CMS and Whiteboard are always present during an interaction. Through smartphones, archaeologists may configure the Dissemination module’s parameters, while the resulting web content is accessible by multiple devices. Depending on their necessity, the rest of the modules, Notes, Tools, Sources, Management and Collaborate, are instantiated on demand via the Whiteboard. Figure 1 summarizes the platform architecture and modules, whereas Figure 2 displays the interactivity among modules. Users activate needed modules in a sequential order until they are done editing and storing the needed content.
Figure 1

Platform architecture.

Figure 2

Modules’ interactivity.

Upon touching on a module, this module commits an area on the Whiteboard and users may drag material on this area in order to interact with it. For example, Figure 3 shows a mockup sequence for the Tools module. There are two photographs on the Whiteboard (1). The user drags them on the Tools area and clicks on the left photograph in order to view its dimensions as they are stored in the XMLDB (2). She presses SCALE ON, this option turns bold and photographs in the Tools area are resized relatively. The user may drag the photos back to the Whiteboard or drag the Tools module outside of the Whiteboard in order to deactivate it.
Figure 3

Interactivity scheme for the Tools’ module.

Concerning hardware, a server is needed for storing XMLDB, the CMS and the web interface needed by Dissemination. Smartphones run all other modules, by retrieving and sending content to the server. An optional large interactive screen may project the whiteboard for enabling the direct cooperation among archaeologists and for presenting content to visitors via Dissemination.

- [RAW DATA]:
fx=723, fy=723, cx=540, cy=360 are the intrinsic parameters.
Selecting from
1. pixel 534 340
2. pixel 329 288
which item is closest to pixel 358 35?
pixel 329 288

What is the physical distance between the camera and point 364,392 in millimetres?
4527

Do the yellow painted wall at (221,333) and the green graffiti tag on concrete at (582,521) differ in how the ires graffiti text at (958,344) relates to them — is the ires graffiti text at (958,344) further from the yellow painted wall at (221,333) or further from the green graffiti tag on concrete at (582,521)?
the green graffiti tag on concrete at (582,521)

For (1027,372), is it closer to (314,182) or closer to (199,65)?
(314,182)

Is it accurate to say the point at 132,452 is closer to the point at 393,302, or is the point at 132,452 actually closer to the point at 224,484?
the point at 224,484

- [TASKS TO PERFORM]:
1. Summarize the platform excerpt above in two sentences.
2. Quote the part of the platform excerpt above that opens with the words containing "Concerning hardware, a" and closes with "visitors via Dissemination.".

- [ANSWERS TO THE TASKS]:
1. The platform always includes the CMS and the Whiteboard, while the Notes, Tools, Sources, Management and Collaborate modules are activated on demand via the Whiteboard, where users drag material onto a module's area to interact with it. A server stores the XMLDB, the CMS and the web interface for Dissemination, smartphones run all other modules, and an optional large interactive screen can project the Whiteboard for cooperation among archaeologists and for presenting content to visitors.

2.
Concerning hardware, a server is needed for storing XMLDB, the CMS and the web interface needed by Dissemination. Smartphones run all other modules, by retrieving and sending content to the server. An optional large interactive screen may project the whiteboard for enabling the direct cooperation among archaeologists and for presenting content to visitors via Dissemination.